Меня беспокоило еще кое-что: такое чувство, что в США пустила корни коррупция по-русски. Благодаря лоббистам и их главному достижению — решению Верховного суда о корпоративном финансировании предвыборных кампаний — результаты выборов стали определяться большими деньгами, а клептократия в русском стиле, зародившаяся в 1990-х и при путинизме лишь усугубившаяся, стала в Вашингтоне столь же привычной, как отмытые инвестиции российских олигархов в пляжных жилтовариществах Майами или подставных компаниях в Рено. За мзду политики принимают налоговые послабления в интересах своих благодетелей и отказываются повышать минимальную заработную плату, а военно-промышленно-тюремный комплекс, стоит только отвернуться, перенаправляет государственные средства в карманы послушным членам Конгресса. По налоговым лазейкам по доходам для богатых и экономическому неравенству США перещеголяли «Большую семерку» и приблизились к уровню олигархической России.
Если и эта жажда власти и наживы еще не совсем по-путински, то трампизм развернул натиск на демократию, устроил травлю политических оппонентов, ручкался с автократами и сеял ложь о выборах 2020 года с мастерством, которое сделало бы честь Политбюро и нынешним кремлевским пропагандистам. Такое чувство, что постоянное передергивание и искажение фактов — долгое время прерогатива советского и российского правительства — стало фирменным почерком американских политиков.

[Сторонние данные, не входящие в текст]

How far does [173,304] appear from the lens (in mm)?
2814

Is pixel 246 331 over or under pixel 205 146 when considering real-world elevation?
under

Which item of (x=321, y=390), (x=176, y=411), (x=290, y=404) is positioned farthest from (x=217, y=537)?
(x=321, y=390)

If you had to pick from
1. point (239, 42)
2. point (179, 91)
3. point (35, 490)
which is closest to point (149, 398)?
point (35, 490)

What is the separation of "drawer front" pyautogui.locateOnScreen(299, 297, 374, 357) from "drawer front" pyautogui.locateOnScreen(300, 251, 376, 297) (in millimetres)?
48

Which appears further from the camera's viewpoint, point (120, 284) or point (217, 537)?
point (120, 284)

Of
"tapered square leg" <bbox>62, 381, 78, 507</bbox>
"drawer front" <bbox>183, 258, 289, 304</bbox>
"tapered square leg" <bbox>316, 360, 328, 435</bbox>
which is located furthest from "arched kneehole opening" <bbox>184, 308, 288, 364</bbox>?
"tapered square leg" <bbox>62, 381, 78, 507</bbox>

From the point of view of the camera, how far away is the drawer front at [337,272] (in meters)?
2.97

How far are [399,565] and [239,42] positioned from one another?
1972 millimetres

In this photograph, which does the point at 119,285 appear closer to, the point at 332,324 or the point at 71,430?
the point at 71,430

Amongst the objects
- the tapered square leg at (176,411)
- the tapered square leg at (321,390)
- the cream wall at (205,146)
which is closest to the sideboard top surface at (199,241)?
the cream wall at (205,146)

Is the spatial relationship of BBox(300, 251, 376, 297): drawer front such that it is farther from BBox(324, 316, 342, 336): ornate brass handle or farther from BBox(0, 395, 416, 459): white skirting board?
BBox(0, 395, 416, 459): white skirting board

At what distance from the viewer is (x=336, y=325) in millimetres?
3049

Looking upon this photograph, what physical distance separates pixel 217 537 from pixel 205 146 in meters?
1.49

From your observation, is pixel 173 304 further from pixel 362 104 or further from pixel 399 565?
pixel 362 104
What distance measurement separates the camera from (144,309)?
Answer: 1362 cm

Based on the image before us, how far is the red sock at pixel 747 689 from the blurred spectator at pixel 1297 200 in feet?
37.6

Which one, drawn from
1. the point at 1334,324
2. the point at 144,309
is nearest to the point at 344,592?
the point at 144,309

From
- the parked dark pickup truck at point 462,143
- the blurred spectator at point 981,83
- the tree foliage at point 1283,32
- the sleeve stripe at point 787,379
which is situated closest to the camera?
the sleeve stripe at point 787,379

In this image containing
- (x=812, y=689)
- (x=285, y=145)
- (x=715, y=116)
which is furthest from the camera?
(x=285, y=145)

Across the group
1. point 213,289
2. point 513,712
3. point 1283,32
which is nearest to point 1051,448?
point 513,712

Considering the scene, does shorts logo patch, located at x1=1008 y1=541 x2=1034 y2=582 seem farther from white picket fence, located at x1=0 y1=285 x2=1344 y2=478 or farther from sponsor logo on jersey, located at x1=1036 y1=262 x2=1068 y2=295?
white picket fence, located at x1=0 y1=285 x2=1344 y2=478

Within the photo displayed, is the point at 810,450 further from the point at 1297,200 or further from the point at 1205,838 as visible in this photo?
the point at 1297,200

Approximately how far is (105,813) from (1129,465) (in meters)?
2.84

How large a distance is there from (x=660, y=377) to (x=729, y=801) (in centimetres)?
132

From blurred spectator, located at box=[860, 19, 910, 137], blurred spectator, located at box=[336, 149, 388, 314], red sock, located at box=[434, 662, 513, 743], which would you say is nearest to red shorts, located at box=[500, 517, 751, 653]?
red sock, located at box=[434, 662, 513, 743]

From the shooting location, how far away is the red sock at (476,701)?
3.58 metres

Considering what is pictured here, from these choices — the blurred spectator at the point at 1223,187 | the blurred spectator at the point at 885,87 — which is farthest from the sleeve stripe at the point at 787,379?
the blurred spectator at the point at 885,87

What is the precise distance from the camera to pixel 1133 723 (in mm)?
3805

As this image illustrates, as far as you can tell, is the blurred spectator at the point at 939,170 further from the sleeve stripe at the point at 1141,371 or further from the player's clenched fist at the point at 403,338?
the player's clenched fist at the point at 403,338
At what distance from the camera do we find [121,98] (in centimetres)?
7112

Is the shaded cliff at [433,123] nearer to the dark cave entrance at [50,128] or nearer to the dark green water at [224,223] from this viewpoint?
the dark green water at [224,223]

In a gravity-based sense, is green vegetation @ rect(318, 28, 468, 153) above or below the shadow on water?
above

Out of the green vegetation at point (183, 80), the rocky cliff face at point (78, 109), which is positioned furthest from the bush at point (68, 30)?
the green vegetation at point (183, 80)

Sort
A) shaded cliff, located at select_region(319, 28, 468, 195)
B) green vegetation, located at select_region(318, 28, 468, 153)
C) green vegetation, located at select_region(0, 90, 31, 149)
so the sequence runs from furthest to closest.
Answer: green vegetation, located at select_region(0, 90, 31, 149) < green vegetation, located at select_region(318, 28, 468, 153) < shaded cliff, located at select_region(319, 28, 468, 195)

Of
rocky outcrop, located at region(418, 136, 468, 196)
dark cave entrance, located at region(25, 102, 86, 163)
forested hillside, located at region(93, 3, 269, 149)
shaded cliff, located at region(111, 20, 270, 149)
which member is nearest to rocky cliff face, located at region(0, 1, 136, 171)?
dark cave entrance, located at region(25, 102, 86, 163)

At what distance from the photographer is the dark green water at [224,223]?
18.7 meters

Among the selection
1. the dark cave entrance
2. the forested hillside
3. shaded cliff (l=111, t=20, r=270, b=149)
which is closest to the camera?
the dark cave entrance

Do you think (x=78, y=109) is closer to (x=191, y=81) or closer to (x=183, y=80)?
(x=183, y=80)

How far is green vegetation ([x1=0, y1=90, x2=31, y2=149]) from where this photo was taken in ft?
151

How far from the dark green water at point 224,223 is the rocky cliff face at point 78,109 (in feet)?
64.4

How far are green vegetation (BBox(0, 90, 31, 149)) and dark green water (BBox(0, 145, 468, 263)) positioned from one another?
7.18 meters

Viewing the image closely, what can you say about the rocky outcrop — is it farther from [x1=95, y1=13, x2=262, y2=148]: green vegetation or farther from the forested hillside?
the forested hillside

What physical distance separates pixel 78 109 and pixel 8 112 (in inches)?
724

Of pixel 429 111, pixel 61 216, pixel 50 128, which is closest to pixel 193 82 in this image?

И теперь, словно в ответ на попытки Путина задержаться у власти на неопределенный срок, республиканцы-трамписты в ряде штатов пытаются ограничить процесс голосования.
В «Инстаграме» тот пост собрал в комментариях привычную компанию конспирологов, для которых «социальная защита» равна социализму, — а он в свою очередь равен сталинским ГУЛАГам. Среди бабушек закипели жаркие идеологические споры, мне же стало ясно одно: США — уже не та страна возможностей, которую я боготворила эмигранткой. И на эту мысль меня натолкнули не только долгие годы вдали от берегов Америки в странах с социальной защитой и строгим контролем над огнестрельным оружием — а смерть того безопасного будущего, о котором я мечтала. Америка уже не кажется стабильным местом, где хотелось бы осесть и пустить корни.
Такое чувство, что безопасность, защиту и равенство, к которым мы так стремились, сегодняшняя Америка стремится обеспечить лишь немногим избранным. И все больше и больше кажется преемницей страны, откуда бежали все эти бабушки и моя семья тоже.